On 25 December 2008, the Prime Minister under the previous régime, Ahmed Tidiane Souaré, pledged loyalty to Camara, thus further consolidating the latter's rule. On 22 March 2009, Souaré was arrested and held in a military prison, along with two Mines Ministers (recalling that Guinea is the world's largest exporter of bauxite, the necessary ore for aluminum).
On December 17, 2009 a United States diplomatic agent sent information that Camara's health was "not expected to return fully to [its] previous state" following the assassination attempt. Possible plans for restoring order were discussed.

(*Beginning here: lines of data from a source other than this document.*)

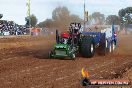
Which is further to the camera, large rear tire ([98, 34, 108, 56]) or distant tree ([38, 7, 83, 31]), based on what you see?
distant tree ([38, 7, 83, 31])

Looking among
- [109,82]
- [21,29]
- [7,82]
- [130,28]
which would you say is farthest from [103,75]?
[130,28]

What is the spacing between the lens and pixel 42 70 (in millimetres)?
12023

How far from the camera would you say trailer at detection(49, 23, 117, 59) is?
16094 mm

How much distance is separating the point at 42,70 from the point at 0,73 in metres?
1.53

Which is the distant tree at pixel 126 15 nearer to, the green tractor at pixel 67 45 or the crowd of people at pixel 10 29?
the crowd of people at pixel 10 29

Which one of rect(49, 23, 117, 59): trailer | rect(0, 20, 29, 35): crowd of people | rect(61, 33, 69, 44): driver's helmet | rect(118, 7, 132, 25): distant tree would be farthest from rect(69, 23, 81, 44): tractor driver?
rect(118, 7, 132, 25): distant tree

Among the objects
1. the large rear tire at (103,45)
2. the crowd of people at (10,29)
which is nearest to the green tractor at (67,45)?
the large rear tire at (103,45)

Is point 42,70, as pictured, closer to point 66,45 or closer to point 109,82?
point 66,45

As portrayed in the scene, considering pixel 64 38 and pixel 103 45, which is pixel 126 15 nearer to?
pixel 103 45

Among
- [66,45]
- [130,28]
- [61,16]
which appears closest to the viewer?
[66,45]

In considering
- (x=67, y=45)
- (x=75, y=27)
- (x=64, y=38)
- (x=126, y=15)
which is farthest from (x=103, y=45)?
(x=126, y=15)

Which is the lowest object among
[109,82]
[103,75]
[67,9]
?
[103,75]

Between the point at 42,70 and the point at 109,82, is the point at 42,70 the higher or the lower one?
the lower one

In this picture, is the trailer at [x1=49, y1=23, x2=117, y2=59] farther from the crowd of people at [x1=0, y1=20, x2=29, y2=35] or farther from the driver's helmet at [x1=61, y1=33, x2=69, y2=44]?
the crowd of people at [x1=0, y1=20, x2=29, y2=35]
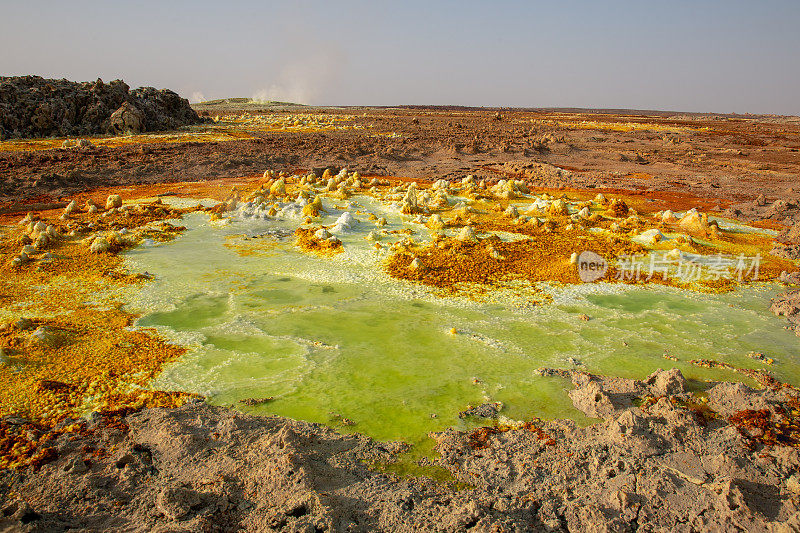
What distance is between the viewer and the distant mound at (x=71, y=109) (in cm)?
1859

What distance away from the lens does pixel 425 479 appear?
256 cm

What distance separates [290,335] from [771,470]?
11.7 feet

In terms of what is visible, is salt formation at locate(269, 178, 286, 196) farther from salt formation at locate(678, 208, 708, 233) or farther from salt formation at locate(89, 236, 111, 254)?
salt formation at locate(678, 208, 708, 233)

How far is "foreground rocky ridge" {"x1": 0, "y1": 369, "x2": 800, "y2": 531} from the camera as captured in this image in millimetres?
2195

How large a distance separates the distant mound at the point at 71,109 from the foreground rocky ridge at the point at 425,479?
20.7m

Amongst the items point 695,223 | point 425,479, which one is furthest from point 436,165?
point 425,479

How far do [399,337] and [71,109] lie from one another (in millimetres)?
22712

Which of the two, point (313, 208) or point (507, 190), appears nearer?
point (313, 208)

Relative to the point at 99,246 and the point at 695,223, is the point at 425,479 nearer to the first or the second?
the point at 99,246

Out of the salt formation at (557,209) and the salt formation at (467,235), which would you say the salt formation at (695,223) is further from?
the salt formation at (467,235)

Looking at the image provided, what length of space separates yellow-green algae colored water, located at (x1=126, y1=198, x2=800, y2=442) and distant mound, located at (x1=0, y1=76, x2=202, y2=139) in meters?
17.7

On January 12, 2010 Camara was flown to Burkina Faso. After meeting in Ouagadougou on January 13 and 14, Camara, Konaté and Blaise Compaoré, President of Burkina Faso, produced a formal statement of twelve principles promising a return of Guinea to civilian rule within six months. It was agreed that the military would not contest the forthcoming elections, and Camara would continue his convalescence outside Guinea. On 21 January 2010 the military junta appointed Jean-Marie Doré as Prime Minister of a six-month transition government, leading up to elections.

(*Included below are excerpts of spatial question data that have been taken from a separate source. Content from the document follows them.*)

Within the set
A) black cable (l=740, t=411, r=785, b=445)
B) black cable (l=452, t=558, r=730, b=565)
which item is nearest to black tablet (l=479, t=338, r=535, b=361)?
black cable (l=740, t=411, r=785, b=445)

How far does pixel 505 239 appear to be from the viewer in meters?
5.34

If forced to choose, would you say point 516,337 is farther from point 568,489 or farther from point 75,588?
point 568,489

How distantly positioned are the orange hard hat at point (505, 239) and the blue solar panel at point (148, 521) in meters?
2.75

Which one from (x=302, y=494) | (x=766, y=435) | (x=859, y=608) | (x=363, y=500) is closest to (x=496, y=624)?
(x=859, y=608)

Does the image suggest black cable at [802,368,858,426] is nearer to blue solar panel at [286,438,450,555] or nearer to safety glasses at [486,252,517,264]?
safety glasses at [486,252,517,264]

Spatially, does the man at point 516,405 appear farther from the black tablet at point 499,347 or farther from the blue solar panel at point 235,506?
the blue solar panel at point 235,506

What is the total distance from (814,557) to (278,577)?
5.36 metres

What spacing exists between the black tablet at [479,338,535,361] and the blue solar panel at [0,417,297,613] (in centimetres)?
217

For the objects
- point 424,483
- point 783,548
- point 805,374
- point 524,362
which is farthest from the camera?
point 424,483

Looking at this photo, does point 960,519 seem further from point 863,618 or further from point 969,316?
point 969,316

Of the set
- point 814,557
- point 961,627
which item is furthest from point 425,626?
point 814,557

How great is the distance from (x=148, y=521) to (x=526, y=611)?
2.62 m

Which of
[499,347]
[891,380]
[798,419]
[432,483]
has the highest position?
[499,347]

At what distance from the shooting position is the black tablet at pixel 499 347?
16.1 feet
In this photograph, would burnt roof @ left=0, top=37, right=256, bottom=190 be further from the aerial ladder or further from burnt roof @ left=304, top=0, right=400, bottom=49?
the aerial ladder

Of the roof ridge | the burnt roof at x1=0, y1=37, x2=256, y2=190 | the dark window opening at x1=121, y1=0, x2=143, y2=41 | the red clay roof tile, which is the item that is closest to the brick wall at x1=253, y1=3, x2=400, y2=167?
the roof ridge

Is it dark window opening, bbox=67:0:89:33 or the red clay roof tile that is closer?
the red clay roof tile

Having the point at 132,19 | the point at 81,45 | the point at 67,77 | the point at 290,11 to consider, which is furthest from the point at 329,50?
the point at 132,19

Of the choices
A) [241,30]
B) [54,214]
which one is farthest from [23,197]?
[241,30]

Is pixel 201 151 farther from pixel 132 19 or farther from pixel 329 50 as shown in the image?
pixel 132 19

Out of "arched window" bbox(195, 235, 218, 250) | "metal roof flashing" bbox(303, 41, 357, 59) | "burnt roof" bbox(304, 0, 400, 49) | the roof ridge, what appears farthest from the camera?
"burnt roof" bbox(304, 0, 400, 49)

Speaking on the radio on 25 December, Camara said that he did not plan to run for President at the end of the two-year transitional period. He also declared that the CNDD was not susceptible to bribes. According to Camara, people had "start[ed] to show up with bags of money to try to corrupt us. They’ve tried to give money to our wives and cars to our children." He warned that he would "personally go after anyone that tries to corrupt us".